Vorige hoofdstuk waren we gebleven bij de EFM-omzetting. Voor we hier mee verder gaan moet ik eerst nog het een en ander uitleggen. Ik heb al verteld dat de bitklok in de CD-speler wordt afgeleid van de datastroom van de CD-plaat. Om dit goed te laten werken zijn er afspraken gemaakt over de lengtes van de putjes en de dammetjes op de CD-plaat. Deze lengtes worden uitgedrukt in kanaalbits. De minimale lengte van een dam of put is gesteld op 3 kanaalbits. Als dit bv. maar één kanaalbit was zou dit toch niet gedetecteerd worden. De maximale lengte van een dam of put is gesteld op 11 kanaalbits. Als dit langer zou zijn zou de bitklokgenerator niet goed meer werken. Nu we dit weten kunnen we verder met de EFM omzetting. De 8 bits-symbolen waarvan er 33 in een frame zitten, worden naar 14 bits-symbolen vertaald door de EFM-modulator. Bij 8 bits kunnen we 256 binaire getallen maken, bij 14 bits is dit maar liefst 16.384!! Van deze 16.384 mogelijkheden voldoen er slechts 267 aan de bovengenoemde looplengte voorwaarden. Bij 8 bits hadden we 256 mogelijkheden, dus vertaald naar 14 bits worden 11 van de legale bits-symbolen niet gebruikt. Nu hebben we dus reeksen van 14 bits-symbolen verkregen en hebben nog een probleem. Namelijk bij de overgangen van het ene naar het volgende 14 bits-symbool kunnen de looplengte voorwaarden nog overschreden worden. Hierom worden de 14 bits-symbolen d.m.v. 3 koppelbits aan elkaar " geplakt ". Bij het invullen van de koppelbits wordt naar het volgende symbool gekeken en een zo gunstig mogelijke waarde ingevuld. Ten eerste voor de looplengte voorwaarden en vervolgens voor het zo klein mogelijk houden van de gelijkspanningscomponent, die de servo-systemen in de CD-speler in de war zou kunnen schoppen ( digital sum value ).

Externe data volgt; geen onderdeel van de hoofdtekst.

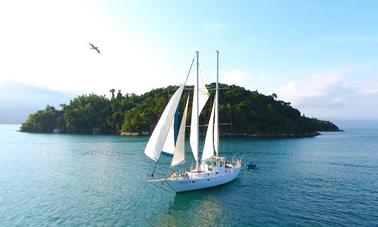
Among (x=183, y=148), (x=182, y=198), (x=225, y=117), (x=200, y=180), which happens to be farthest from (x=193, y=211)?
(x=225, y=117)

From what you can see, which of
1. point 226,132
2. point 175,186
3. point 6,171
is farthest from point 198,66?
point 226,132

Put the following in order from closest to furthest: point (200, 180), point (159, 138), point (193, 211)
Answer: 1. point (193, 211)
2. point (159, 138)
3. point (200, 180)

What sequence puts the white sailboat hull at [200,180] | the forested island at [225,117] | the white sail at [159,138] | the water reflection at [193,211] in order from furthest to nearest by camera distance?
the forested island at [225,117]
the white sailboat hull at [200,180]
the white sail at [159,138]
the water reflection at [193,211]

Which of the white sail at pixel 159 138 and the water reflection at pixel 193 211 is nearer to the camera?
the water reflection at pixel 193 211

Eight to Fourteen Modulation.
Elk 8 bits-symbool wordt dus eerst naar 14 bits omgezet en vervolgens worden er nog 3 koppelbits achter geplaatst, zodat er 17 kanaalbits ontstaan. Ieder frame ( 33 symbolen van 17 bits ) wordt voorafgegaan door een synchronisatie-patroon van 24 bits. Dit bestaat altijd uit twee blokken van de maximale looplengte voorwaarde zodat bit 1 en 12 is een " 1 ", bit 23 is ook " 1 ", en de overige bits zijn " 0 ". Dit 24 bits synchronisatieblok wordt aan een frame gekoppeld d.m.v..., juist !, 3 koppelbits. Nu valt er d.m.v. een simpel rekensommetje uit te rekenen hoeveel kanaalbits er in een frame zitten, namelijk: (33x17) + 24 + 3 = 588 kanaalbits met elk een " 1 " of een " 0 ". Voor we eindelijk met persen kunnen beginnen blijft er nu slechts een ding over. Als we de lade van de CD-speler dicht doen, komen er binnen enkele seconden diverse dingen op het display te staan, namelijk het aantal tracks en totale tijd van de CD of eventueel een titel. Hiervoor hoeft de laser niet de hele CD af te scannen naar de lengtes van de tracks enz.. Helemaal aan het begin van het spoor ( binnenkant dus ), staat een tabel waar deze gegevens in opgeslagen zijn. Dit wordt de T.O.C. oftewel Tabel Of Contents genoemd . Deze tabel wordt bij elke CD-speler als allereerste ingelezen. Als de CD aan de binnenkant zodanig beschadigd is dat deze tabel niet meer in te lezen is, dan kan de gehele CD dus niet meer gebruikt worden ! Deze tabel is verwerkt in de eerder besproken control & display symbolen. Hoe dit precies in elkaar zit zal ik later bespreken.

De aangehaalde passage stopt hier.